The role of ontologies in software engineering has attracted the attention of software engineers, architects, practitioners, and academia. The continuous evolution of ontology and its application in software engineering life cycle management are attributed to various metrics, including quality, reuse, usability, usefulness, and performance. Most of the metrics used in software engineering methods traditionally emerge from the systems engineering requirements. Normally, systems engineering as a discipline provides desired directions for the software engineering practitioners to develop artifacts for use. Thus, complexity in handling software engineering life cycles arises because of dynamic deliverables imposed through systems requirements engineering at the macro level. Ontology-based software engineering practices have supported the development of agile systems to meet the dynamic requirements of systems engineering with a higher degree of reuse and with potential for quality assurance.
This paper on bringing various ontology modules through cohesion and coupling metrics is quite contemporary in meeting the needs for the development of agile systems. Importantly, the paper includes the principles of cohesion and coupling of software engineering practices. One of the most striking deliverables in this paper is the use of quantitative methods in establishing relationships among various ontology modules and in validating the outcomes through coupling and cohesion metrics.

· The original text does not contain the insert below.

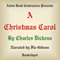 A Christmas Carol (Unabridged) audio book by Charles Dickens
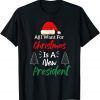 All I Want For Christmas Is A New President Funny TShirt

However, this research fails to appropriately investigate the results obtained through cohesion and coupling metrics compared to other approaches, such as goal, question, metric (GQM) and other International Function Point User Group (IFPUG) metrics-based approaches. Referencing the results obtained through this ontology module coupling with ISO metrics (especially deliverables indicated in ISO/IEC 15939, ISO/IEC 14598-1, and ISO/IEC 9126-1) could have provided indicative performance benchmarks. Moreover, the case study that showcases possible applications of the proposed metrics should have been explained in detail through quantitative methods for better understanding. That being said, the paper will keep readers interested in deploying quantitative methods in software engineering research and applications.